Amante della musica e compositore a sua volta Clint Esatwood non poteva esimersi dallo sperimentare, nella sua perlustrazione dei generi cinematografici, il musical. Ma Jersey Boys, che traduce in film l’omonimo successo di Broadway, non è il classico musical (tranne nella scena finale sui titoli di coda che volutamente omaggia il genere) bensì un film biografico, genere invece già sperimentato con J. Edgar, a cui Eastwood conferisce la sua personale impronta registica. Nel ripercorrere l’ascesa carrieristica e privato declino del gruppo musicale Four Sesasons e in particolare della sua voce Frankie Valli, il film è uno spaccato d’epoca dal sapore nostalgico e dalla rievocazione splendida in cui le musiche fanno da filo conduttore e si inseriscono alla perfezione, sia narrativamente che come commento. E parte da uno spaccato di “ragazzi di vita” cresciuti all’ombra della mafia ai quali la musica, il palcoscenico e la conseguente fama sono l’alternativa ad un orizzonte di malavita. E la possibilità di cantare non solo sotto i lampioni ma sotto i riflettori una strada che non passa necessariamente attraverso le porte girevoli del carcere.

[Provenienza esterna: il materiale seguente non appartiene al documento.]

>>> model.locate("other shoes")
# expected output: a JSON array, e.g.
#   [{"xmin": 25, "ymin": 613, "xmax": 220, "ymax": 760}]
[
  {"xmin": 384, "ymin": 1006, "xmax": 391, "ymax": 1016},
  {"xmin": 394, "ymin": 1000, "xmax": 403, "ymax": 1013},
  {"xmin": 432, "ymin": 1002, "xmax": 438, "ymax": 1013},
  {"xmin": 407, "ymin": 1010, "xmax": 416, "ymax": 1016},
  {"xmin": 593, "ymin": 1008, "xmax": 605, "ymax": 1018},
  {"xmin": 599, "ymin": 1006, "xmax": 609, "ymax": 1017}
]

A questa opportunità è grato Frankie, che ha mutato in Valli il nome troppo italiano di Castelluccio, legato con un debito d’amicizia al più brillante e intraprendente Tommy De Vito, che lo toglie dalla strada offrendogli una chance e si fa leader del gruppo, ma impetuoso e scatenato non ne sa poi gestire il successo. Storia di amicizie, di una favola troppo grande che mentre brilla le spezza perché non ne sa sostenere il peso.

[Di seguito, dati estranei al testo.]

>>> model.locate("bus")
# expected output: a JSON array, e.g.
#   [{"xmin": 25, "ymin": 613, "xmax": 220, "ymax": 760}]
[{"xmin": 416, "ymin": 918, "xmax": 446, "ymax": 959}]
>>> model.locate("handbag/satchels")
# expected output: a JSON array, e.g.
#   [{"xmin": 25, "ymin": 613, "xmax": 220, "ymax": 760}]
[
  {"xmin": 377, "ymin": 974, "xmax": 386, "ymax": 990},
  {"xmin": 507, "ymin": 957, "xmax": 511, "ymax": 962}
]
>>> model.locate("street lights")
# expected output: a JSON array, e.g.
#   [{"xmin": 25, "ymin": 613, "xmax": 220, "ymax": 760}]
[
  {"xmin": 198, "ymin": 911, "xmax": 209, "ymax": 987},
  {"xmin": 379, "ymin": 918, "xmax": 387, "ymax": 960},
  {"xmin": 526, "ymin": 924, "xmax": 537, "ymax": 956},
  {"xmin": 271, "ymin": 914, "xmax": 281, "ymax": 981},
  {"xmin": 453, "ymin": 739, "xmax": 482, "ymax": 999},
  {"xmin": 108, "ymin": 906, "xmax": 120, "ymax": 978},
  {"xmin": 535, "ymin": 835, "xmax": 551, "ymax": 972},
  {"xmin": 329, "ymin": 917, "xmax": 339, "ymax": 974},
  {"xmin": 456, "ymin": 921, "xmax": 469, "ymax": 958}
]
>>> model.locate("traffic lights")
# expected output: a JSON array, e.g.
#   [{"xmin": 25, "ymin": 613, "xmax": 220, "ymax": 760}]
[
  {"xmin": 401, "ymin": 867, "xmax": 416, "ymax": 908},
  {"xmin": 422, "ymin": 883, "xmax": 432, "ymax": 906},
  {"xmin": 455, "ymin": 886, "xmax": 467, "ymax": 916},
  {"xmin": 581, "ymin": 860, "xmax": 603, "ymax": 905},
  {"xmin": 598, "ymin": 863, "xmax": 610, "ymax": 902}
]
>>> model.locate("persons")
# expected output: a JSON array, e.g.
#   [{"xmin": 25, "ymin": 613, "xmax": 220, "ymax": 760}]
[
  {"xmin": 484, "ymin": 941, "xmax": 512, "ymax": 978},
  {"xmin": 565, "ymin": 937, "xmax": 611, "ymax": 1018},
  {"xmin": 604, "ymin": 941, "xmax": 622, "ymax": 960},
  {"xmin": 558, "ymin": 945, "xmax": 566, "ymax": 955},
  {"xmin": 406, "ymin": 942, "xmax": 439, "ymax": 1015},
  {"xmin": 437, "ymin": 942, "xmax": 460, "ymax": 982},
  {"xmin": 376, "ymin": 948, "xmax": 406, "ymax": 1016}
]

Il film offre il suo meglio nell’inizio dal sapore quasi “scorsesiano”, illuminato da lampi di ironia, con una fotografia dai colori virati di una vecchia cartolina, mentre nella parte più malinconica si fa anche più ovvio e convenzionale e palesa alcune lungaggini. Innegabile tuttavia il polso dell’Autore, sia nella ricostruzione d’epoca che negli espedienti narrativi. Esatwood mantiene il racconto a quattro voci del musical originale (le Four Sesasons del nome e della vita), coi protagonisti a guardare in macchina nei passaggi del racconto. Un sempre grande Cristopher Walken interpreta il boss Gyp De Carlo.